Anadolu’nun yüksek yaylalarında, tarih suskun kaldığında gençlerin sesiyle yankılansın istiyoruz. Çünkü tarih yerinde duruyor; anlatan, aktaran, hissettiren bir sese ihtiyaç var.
Erzurum… Bir zamanlar Osmanlı’nın doğu kapısı, Selçuklu’nun ilim ve medrese merkezi. Bugün hâlâ Aziziye Tabyaları’ndan Yakutiye Medresesi’ne, Erzurum Kalesi’nden Ulu Camii’ye kadar nice abidevi yapıların göğe yükseldiği bu kadim şehir, her yıl binlerce yerli ve yabancı turisti ağırlıyor. Lakin bir sorun var: Gelen görüyor ama anlayamadan dönüyor.
Tarihî yapılar sessizdir. Onlara can veren, hikâyesini taşıyan bir insandır. O anlatmazsa, taş susar, duvar konuşmaz.
İşte tam bu noktada bir gençlik teklifinden söz etmek istiyorum. Erzurum’daki Turizm ve Otelcilik Liseleri ile Sosyal Bilimler Liseleri iş birliğiyle geliştirilen gönüllü rehberlik modeli… Bu teklif yalnızca turizme katkı sağlamayı hedeflemiyor; aynı zamanda gençlerimize tarih bilinci kazandırmayı, onları sahada sorumluluk alabilen bireyler olarak yetiştirmeyi de amaçlıyor.
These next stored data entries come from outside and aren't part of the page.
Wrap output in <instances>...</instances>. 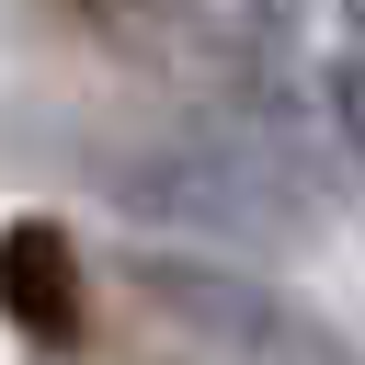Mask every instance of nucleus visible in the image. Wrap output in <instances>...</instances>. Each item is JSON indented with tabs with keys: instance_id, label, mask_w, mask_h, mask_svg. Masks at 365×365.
I'll return each instance as SVG.
<instances>
[{
	"instance_id": "obj_1",
	"label": "nucleus",
	"mask_w": 365,
	"mask_h": 365,
	"mask_svg": "<svg viewBox=\"0 0 365 365\" xmlns=\"http://www.w3.org/2000/svg\"><path fill=\"white\" fill-rule=\"evenodd\" d=\"M103 182H114L125 217H171V228H194L205 251H285V240L319 217V171H308L285 137L240 125V114L182 125V137H160V148H125V160H103Z\"/></svg>"
},
{
	"instance_id": "obj_2",
	"label": "nucleus",
	"mask_w": 365,
	"mask_h": 365,
	"mask_svg": "<svg viewBox=\"0 0 365 365\" xmlns=\"http://www.w3.org/2000/svg\"><path fill=\"white\" fill-rule=\"evenodd\" d=\"M125 285H137L160 319H182L217 365H365L319 308H297L285 285L240 274V262H228V251H205V240H182V251H137V262H125Z\"/></svg>"
},
{
	"instance_id": "obj_3",
	"label": "nucleus",
	"mask_w": 365,
	"mask_h": 365,
	"mask_svg": "<svg viewBox=\"0 0 365 365\" xmlns=\"http://www.w3.org/2000/svg\"><path fill=\"white\" fill-rule=\"evenodd\" d=\"M0 319L34 342V354H80L91 331V274H80V240L57 217H0Z\"/></svg>"
},
{
	"instance_id": "obj_4",
	"label": "nucleus",
	"mask_w": 365,
	"mask_h": 365,
	"mask_svg": "<svg viewBox=\"0 0 365 365\" xmlns=\"http://www.w3.org/2000/svg\"><path fill=\"white\" fill-rule=\"evenodd\" d=\"M319 103H331V137L365 160V0L331 11V57H319Z\"/></svg>"
},
{
	"instance_id": "obj_5",
	"label": "nucleus",
	"mask_w": 365,
	"mask_h": 365,
	"mask_svg": "<svg viewBox=\"0 0 365 365\" xmlns=\"http://www.w3.org/2000/svg\"><path fill=\"white\" fill-rule=\"evenodd\" d=\"M228 11H240V23H274V0H228Z\"/></svg>"
}]
</instances>
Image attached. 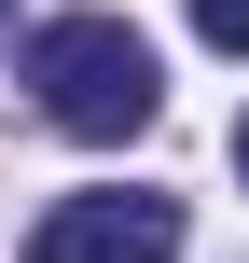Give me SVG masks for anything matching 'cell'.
Instances as JSON below:
<instances>
[{
    "instance_id": "obj_1",
    "label": "cell",
    "mask_w": 249,
    "mask_h": 263,
    "mask_svg": "<svg viewBox=\"0 0 249 263\" xmlns=\"http://www.w3.org/2000/svg\"><path fill=\"white\" fill-rule=\"evenodd\" d=\"M28 83H42V125H69V139H139V125L166 111V69H152V42H139L125 14H55V28H28Z\"/></svg>"
},
{
    "instance_id": "obj_2",
    "label": "cell",
    "mask_w": 249,
    "mask_h": 263,
    "mask_svg": "<svg viewBox=\"0 0 249 263\" xmlns=\"http://www.w3.org/2000/svg\"><path fill=\"white\" fill-rule=\"evenodd\" d=\"M28 263H180V194H55Z\"/></svg>"
},
{
    "instance_id": "obj_3",
    "label": "cell",
    "mask_w": 249,
    "mask_h": 263,
    "mask_svg": "<svg viewBox=\"0 0 249 263\" xmlns=\"http://www.w3.org/2000/svg\"><path fill=\"white\" fill-rule=\"evenodd\" d=\"M194 42H222V55H249V0H194Z\"/></svg>"
},
{
    "instance_id": "obj_4",
    "label": "cell",
    "mask_w": 249,
    "mask_h": 263,
    "mask_svg": "<svg viewBox=\"0 0 249 263\" xmlns=\"http://www.w3.org/2000/svg\"><path fill=\"white\" fill-rule=\"evenodd\" d=\"M236 180H249V125H236Z\"/></svg>"
},
{
    "instance_id": "obj_5",
    "label": "cell",
    "mask_w": 249,
    "mask_h": 263,
    "mask_svg": "<svg viewBox=\"0 0 249 263\" xmlns=\"http://www.w3.org/2000/svg\"><path fill=\"white\" fill-rule=\"evenodd\" d=\"M0 28H14V0H0Z\"/></svg>"
}]
</instances>
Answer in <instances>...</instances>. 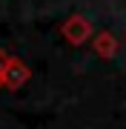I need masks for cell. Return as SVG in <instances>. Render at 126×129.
Returning a JSON list of instances; mask_svg holds the SVG:
<instances>
[{"instance_id":"6da1fadb","label":"cell","mask_w":126,"mask_h":129,"mask_svg":"<svg viewBox=\"0 0 126 129\" xmlns=\"http://www.w3.org/2000/svg\"><path fill=\"white\" fill-rule=\"evenodd\" d=\"M29 80V66L17 57H3L0 55V86L20 89Z\"/></svg>"},{"instance_id":"7a4b0ae2","label":"cell","mask_w":126,"mask_h":129,"mask_svg":"<svg viewBox=\"0 0 126 129\" xmlns=\"http://www.w3.org/2000/svg\"><path fill=\"white\" fill-rule=\"evenodd\" d=\"M89 32H92V23H89L86 17H80V14H75V17H69L63 23V35L69 37L72 43H77V46L89 37Z\"/></svg>"},{"instance_id":"3957f363","label":"cell","mask_w":126,"mask_h":129,"mask_svg":"<svg viewBox=\"0 0 126 129\" xmlns=\"http://www.w3.org/2000/svg\"><path fill=\"white\" fill-rule=\"evenodd\" d=\"M95 43H98V46H95V49H98V55H103V57H112L115 52H117V40H115L112 35H106V32H103Z\"/></svg>"}]
</instances>
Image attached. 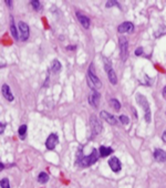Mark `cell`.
<instances>
[{"label":"cell","instance_id":"cell-1","mask_svg":"<svg viewBox=\"0 0 166 188\" xmlns=\"http://www.w3.org/2000/svg\"><path fill=\"white\" fill-rule=\"evenodd\" d=\"M87 85L91 90H96L102 88V83L101 80L96 76L95 74V69H94V64L91 63L90 67H87Z\"/></svg>","mask_w":166,"mask_h":188},{"label":"cell","instance_id":"cell-2","mask_svg":"<svg viewBox=\"0 0 166 188\" xmlns=\"http://www.w3.org/2000/svg\"><path fill=\"white\" fill-rule=\"evenodd\" d=\"M99 156H100V153H98V150L96 149H93L92 153H91L90 155L81 157V159L79 161L80 166L87 167V166H91V165H93V164H95L99 159Z\"/></svg>","mask_w":166,"mask_h":188},{"label":"cell","instance_id":"cell-3","mask_svg":"<svg viewBox=\"0 0 166 188\" xmlns=\"http://www.w3.org/2000/svg\"><path fill=\"white\" fill-rule=\"evenodd\" d=\"M136 101H137V103H139L142 108H143V110H144L145 121H146L147 123H150L151 122V110H150V104L147 102L146 97H145L144 95H142V94H137V95H136Z\"/></svg>","mask_w":166,"mask_h":188},{"label":"cell","instance_id":"cell-4","mask_svg":"<svg viewBox=\"0 0 166 188\" xmlns=\"http://www.w3.org/2000/svg\"><path fill=\"white\" fill-rule=\"evenodd\" d=\"M119 44H120V53H121V59L124 62L128 59V41L126 38L120 37L119 38Z\"/></svg>","mask_w":166,"mask_h":188},{"label":"cell","instance_id":"cell-5","mask_svg":"<svg viewBox=\"0 0 166 188\" xmlns=\"http://www.w3.org/2000/svg\"><path fill=\"white\" fill-rule=\"evenodd\" d=\"M104 64H105V71L107 73V78H109V81L111 82L112 85H116L117 83V76H116V73L115 71L112 69L111 67V63L106 59H104Z\"/></svg>","mask_w":166,"mask_h":188},{"label":"cell","instance_id":"cell-6","mask_svg":"<svg viewBox=\"0 0 166 188\" xmlns=\"http://www.w3.org/2000/svg\"><path fill=\"white\" fill-rule=\"evenodd\" d=\"M90 126H91V131H92L93 136L98 135L102 131V123H101V121L95 115H92L90 117Z\"/></svg>","mask_w":166,"mask_h":188},{"label":"cell","instance_id":"cell-7","mask_svg":"<svg viewBox=\"0 0 166 188\" xmlns=\"http://www.w3.org/2000/svg\"><path fill=\"white\" fill-rule=\"evenodd\" d=\"M100 93H99L96 90H92L89 94V104L92 106L93 108H99V104H100Z\"/></svg>","mask_w":166,"mask_h":188},{"label":"cell","instance_id":"cell-8","mask_svg":"<svg viewBox=\"0 0 166 188\" xmlns=\"http://www.w3.org/2000/svg\"><path fill=\"white\" fill-rule=\"evenodd\" d=\"M18 29L20 31V38H21L22 41L28 40V38L30 35V30H29V26H28L26 22L19 21L18 23Z\"/></svg>","mask_w":166,"mask_h":188},{"label":"cell","instance_id":"cell-9","mask_svg":"<svg viewBox=\"0 0 166 188\" xmlns=\"http://www.w3.org/2000/svg\"><path fill=\"white\" fill-rule=\"evenodd\" d=\"M58 143H59V138H58V135L55 134V133H52L48 136L46 141V147L48 148L49 150H52L55 149V146L58 145Z\"/></svg>","mask_w":166,"mask_h":188},{"label":"cell","instance_id":"cell-10","mask_svg":"<svg viewBox=\"0 0 166 188\" xmlns=\"http://www.w3.org/2000/svg\"><path fill=\"white\" fill-rule=\"evenodd\" d=\"M117 31L120 33H132L134 31V24L130 21H125L117 27Z\"/></svg>","mask_w":166,"mask_h":188},{"label":"cell","instance_id":"cell-11","mask_svg":"<svg viewBox=\"0 0 166 188\" xmlns=\"http://www.w3.org/2000/svg\"><path fill=\"white\" fill-rule=\"evenodd\" d=\"M100 117H102L105 122H107V124L110 125H116L117 124V120L113 114L106 112V111H101L100 113Z\"/></svg>","mask_w":166,"mask_h":188},{"label":"cell","instance_id":"cell-12","mask_svg":"<svg viewBox=\"0 0 166 188\" xmlns=\"http://www.w3.org/2000/svg\"><path fill=\"white\" fill-rule=\"evenodd\" d=\"M109 166L111 167V169L114 173H119L121 170V168H122V165H121L120 159L117 158V157H115V156L114 157H112V158H110Z\"/></svg>","mask_w":166,"mask_h":188},{"label":"cell","instance_id":"cell-13","mask_svg":"<svg viewBox=\"0 0 166 188\" xmlns=\"http://www.w3.org/2000/svg\"><path fill=\"white\" fill-rule=\"evenodd\" d=\"M76 18H78V20H79V22L81 23V26L84 29H89L90 28V24H91V20H90V18L89 17H87V16H84V14H80V12H76Z\"/></svg>","mask_w":166,"mask_h":188},{"label":"cell","instance_id":"cell-14","mask_svg":"<svg viewBox=\"0 0 166 188\" xmlns=\"http://www.w3.org/2000/svg\"><path fill=\"white\" fill-rule=\"evenodd\" d=\"M1 93H2L3 97H5L7 101H9V102H12V101L14 100V94H12L10 88H9L7 84H3L2 85V88H1Z\"/></svg>","mask_w":166,"mask_h":188},{"label":"cell","instance_id":"cell-15","mask_svg":"<svg viewBox=\"0 0 166 188\" xmlns=\"http://www.w3.org/2000/svg\"><path fill=\"white\" fill-rule=\"evenodd\" d=\"M154 158L160 163H164V161H166V152L161 148H157L154 152Z\"/></svg>","mask_w":166,"mask_h":188},{"label":"cell","instance_id":"cell-16","mask_svg":"<svg viewBox=\"0 0 166 188\" xmlns=\"http://www.w3.org/2000/svg\"><path fill=\"white\" fill-rule=\"evenodd\" d=\"M99 153H100V156H102V157H106V156L111 155L113 153V149L111 147H106V146H100Z\"/></svg>","mask_w":166,"mask_h":188},{"label":"cell","instance_id":"cell-17","mask_svg":"<svg viewBox=\"0 0 166 188\" xmlns=\"http://www.w3.org/2000/svg\"><path fill=\"white\" fill-rule=\"evenodd\" d=\"M10 31H11L12 37H14L16 40H18V32H17V28H16V26H14V17L12 16L10 17Z\"/></svg>","mask_w":166,"mask_h":188},{"label":"cell","instance_id":"cell-18","mask_svg":"<svg viewBox=\"0 0 166 188\" xmlns=\"http://www.w3.org/2000/svg\"><path fill=\"white\" fill-rule=\"evenodd\" d=\"M27 129L28 127L26 124H22L21 126H19V129H18V135H19V137L21 140H25L26 134H27Z\"/></svg>","mask_w":166,"mask_h":188},{"label":"cell","instance_id":"cell-19","mask_svg":"<svg viewBox=\"0 0 166 188\" xmlns=\"http://www.w3.org/2000/svg\"><path fill=\"white\" fill-rule=\"evenodd\" d=\"M48 180H49V175L47 174L44 172H41L38 176V182L40 184H46L48 183Z\"/></svg>","mask_w":166,"mask_h":188},{"label":"cell","instance_id":"cell-20","mask_svg":"<svg viewBox=\"0 0 166 188\" xmlns=\"http://www.w3.org/2000/svg\"><path fill=\"white\" fill-rule=\"evenodd\" d=\"M110 104H111V106L113 108H114L115 111H120V108H121V103L119 102V100H116V99H111L110 100Z\"/></svg>","mask_w":166,"mask_h":188},{"label":"cell","instance_id":"cell-21","mask_svg":"<svg viewBox=\"0 0 166 188\" xmlns=\"http://www.w3.org/2000/svg\"><path fill=\"white\" fill-rule=\"evenodd\" d=\"M61 70V63L59 62V60H53L52 62V71L55 73L60 72Z\"/></svg>","mask_w":166,"mask_h":188},{"label":"cell","instance_id":"cell-22","mask_svg":"<svg viewBox=\"0 0 166 188\" xmlns=\"http://www.w3.org/2000/svg\"><path fill=\"white\" fill-rule=\"evenodd\" d=\"M30 5L32 6V8L34 9V10H39V9L41 8V5H40V1H39V0H32V1H30Z\"/></svg>","mask_w":166,"mask_h":188},{"label":"cell","instance_id":"cell-23","mask_svg":"<svg viewBox=\"0 0 166 188\" xmlns=\"http://www.w3.org/2000/svg\"><path fill=\"white\" fill-rule=\"evenodd\" d=\"M0 185H1V188H10V183H9L8 178H2Z\"/></svg>","mask_w":166,"mask_h":188},{"label":"cell","instance_id":"cell-24","mask_svg":"<svg viewBox=\"0 0 166 188\" xmlns=\"http://www.w3.org/2000/svg\"><path fill=\"white\" fill-rule=\"evenodd\" d=\"M120 121H121V123H122L123 125H128V124L130 123V118H128L126 115H121L120 116Z\"/></svg>","mask_w":166,"mask_h":188},{"label":"cell","instance_id":"cell-25","mask_svg":"<svg viewBox=\"0 0 166 188\" xmlns=\"http://www.w3.org/2000/svg\"><path fill=\"white\" fill-rule=\"evenodd\" d=\"M114 6H119L117 1H115V0H110V1H106L105 3L106 8H111V7H114Z\"/></svg>","mask_w":166,"mask_h":188},{"label":"cell","instance_id":"cell-26","mask_svg":"<svg viewBox=\"0 0 166 188\" xmlns=\"http://www.w3.org/2000/svg\"><path fill=\"white\" fill-rule=\"evenodd\" d=\"M143 53V47H140L135 50V55H141Z\"/></svg>","mask_w":166,"mask_h":188},{"label":"cell","instance_id":"cell-27","mask_svg":"<svg viewBox=\"0 0 166 188\" xmlns=\"http://www.w3.org/2000/svg\"><path fill=\"white\" fill-rule=\"evenodd\" d=\"M5 129H6V124L2 123L1 125H0V133H1V134H2L3 132H5Z\"/></svg>","mask_w":166,"mask_h":188},{"label":"cell","instance_id":"cell-28","mask_svg":"<svg viewBox=\"0 0 166 188\" xmlns=\"http://www.w3.org/2000/svg\"><path fill=\"white\" fill-rule=\"evenodd\" d=\"M5 2L7 3V6H8V7H10V8L12 7V1H11V0H6Z\"/></svg>","mask_w":166,"mask_h":188},{"label":"cell","instance_id":"cell-29","mask_svg":"<svg viewBox=\"0 0 166 188\" xmlns=\"http://www.w3.org/2000/svg\"><path fill=\"white\" fill-rule=\"evenodd\" d=\"M162 140L164 141V142L166 143V129L164 131V133H163V135H162Z\"/></svg>","mask_w":166,"mask_h":188},{"label":"cell","instance_id":"cell-30","mask_svg":"<svg viewBox=\"0 0 166 188\" xmlns=\"http://www.w3.org/2000/svg\"><path fill=\"white\" fill-rule=\"evenodd\" d=\"M162 94H163V96H164V99L166 100V86L163 89V92H162Z\"/></svg>","mask_w":166,"mask_h":188},{"label":"cell","instance_id":"cell-31","mask_svg":"<svg viewBox=\"0 0 166 188\" xmlns=\"http://www.w3.org/2000/svg\"><path fill=\"white\" fill-rule=\"evenodd\" d=\"M67 49H68V50H74V49H75V46H69Z\"/></svg>","mask_w":166,"mask_h":188},{"label":"cell","instance_id":"cell-32","mask_svg":"<svg viewBox=\"0 0 166 188\" xmlns=\"http://www.w3.org/2000/svg\"><path fill=\"white\" fill-rule=\"evenodd\" d=\"M0 169H1V170H3V169H5V165H3V163H1V164H0Z\"/></svg>","mask_w":166,"mask_h":188}]
</instances>
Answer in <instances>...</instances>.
Gelin düşünün: Yaz aylarında, Aziziye’de bir genç, Nene Hatun’un cesaretini anlatıyor. Ulu Camii’nin avlusunda bir lise öğrencisi, Selçuklu taş işçiliğinden söz ediyor. Erzurum Kalesi’ne çıkan bir ziyaretçiye, genç bir anlatıcı tarihî panoramayı çiziyor. Türkçe de anlatıyor, İngilizce de, belki Arapça ya da Rusça da... Ne güzel bir tablo olurdu değil mi?
Yakın geçmişte Ulu Camii içinde yaşanan münferit bir olay da bu ihtiyacı bir kez daha gözler önüne serdi. Tarihî eserlerimizi korumanın sadece fiziki önlemlerle değil, sürekli bir göz ve bilinçle mümkün olduğu ortaya çıktı. Böylesi mekânlarda daimi rehberlerin varlığı hem koruyucu hem eğitici bir rol üstlenebilir.
Bu teklif, Erzurum Valiliği’nin öncülüğünde sürdürülen restorasyon çalışmalarına, Büyükşehir Belediyesi’nin çevre düzenlemelerine ve İl Kültür ve Turizm Müdürlüğü’nün tanıtım faaliyetlerine tamamlayıcı bir katkı sunabilir. Çünkü her tanıtım broşürü, her tabela ancak insan sesiyle anlam kazanır.
Rehberlik yalnızca profesyonel meslek sahiplerine bırakılmamalı. Kamu-özel-eğitim iş birliğiyle oluşturulacak gönüllü genç rehberler, şehrin ruhunu ziyaretçiye ulaştırabilir. Böylece hem gençler kazanır, hem şehir kazanır. Genç, tarihe kavuşur; şehir, gençliğe...
Bu bir eleştiri değil, tamamlayıcı bir çağrıdır. Erzurum’un tarihi, gençlerin diliyle yeniden yükselsin. Çünkü inanıyoruz ki:
Tarih yerinde duruyor. Gelin birlikte anlatalım.